What needs to be done →
Rewrite the lines from the one containing "At what distance" to the one containing "300 centimetres" as a numbered list, including both end lines and omitting blank lines.

++++++++++

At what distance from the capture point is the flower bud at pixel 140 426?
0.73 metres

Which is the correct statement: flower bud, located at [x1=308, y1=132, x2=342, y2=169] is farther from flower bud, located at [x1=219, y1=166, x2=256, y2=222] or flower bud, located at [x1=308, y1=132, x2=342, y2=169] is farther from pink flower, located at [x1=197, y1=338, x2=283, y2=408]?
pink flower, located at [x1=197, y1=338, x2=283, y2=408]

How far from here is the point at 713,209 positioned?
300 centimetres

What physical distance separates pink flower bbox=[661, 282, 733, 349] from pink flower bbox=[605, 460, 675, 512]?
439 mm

++++++++++

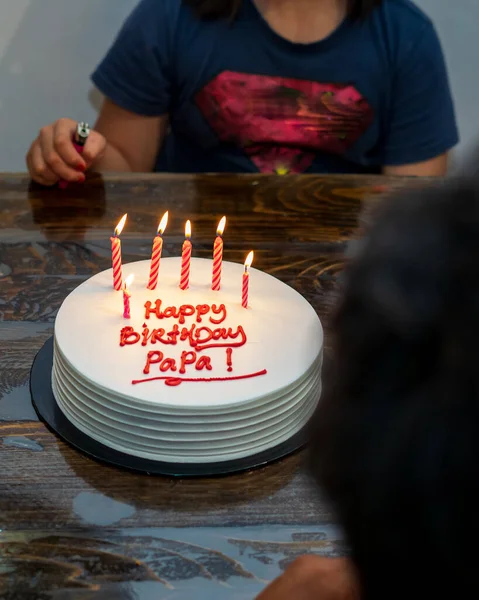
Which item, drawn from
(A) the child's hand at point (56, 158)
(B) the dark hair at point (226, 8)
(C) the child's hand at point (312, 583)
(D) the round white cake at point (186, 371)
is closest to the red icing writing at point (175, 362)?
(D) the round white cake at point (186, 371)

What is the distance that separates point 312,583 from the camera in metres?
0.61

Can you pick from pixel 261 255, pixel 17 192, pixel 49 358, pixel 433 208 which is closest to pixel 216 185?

++++++++++

The reply →
1. At what distance from the capture point is the flower bud at pixel 140 426?
2. 0.73 metres
3. Which is the correct statement: flower bud, located at [x1=308, y1=132, x2=342, y2=169] is farther from flower bud, located at [x1=219, y1=166, x2=256, y2=222] or flower bud, located at [x1=308, y1=132, x2=342, y2=169] is farther from pink flower, located at [x1=197, y1=338, x2=283, y2=408]?
4. pink flower, located at [x1=197, y1=338, x2=283, y2=408]
5. How far from here is the point at 713,209 positioned?
6. 300 centimetres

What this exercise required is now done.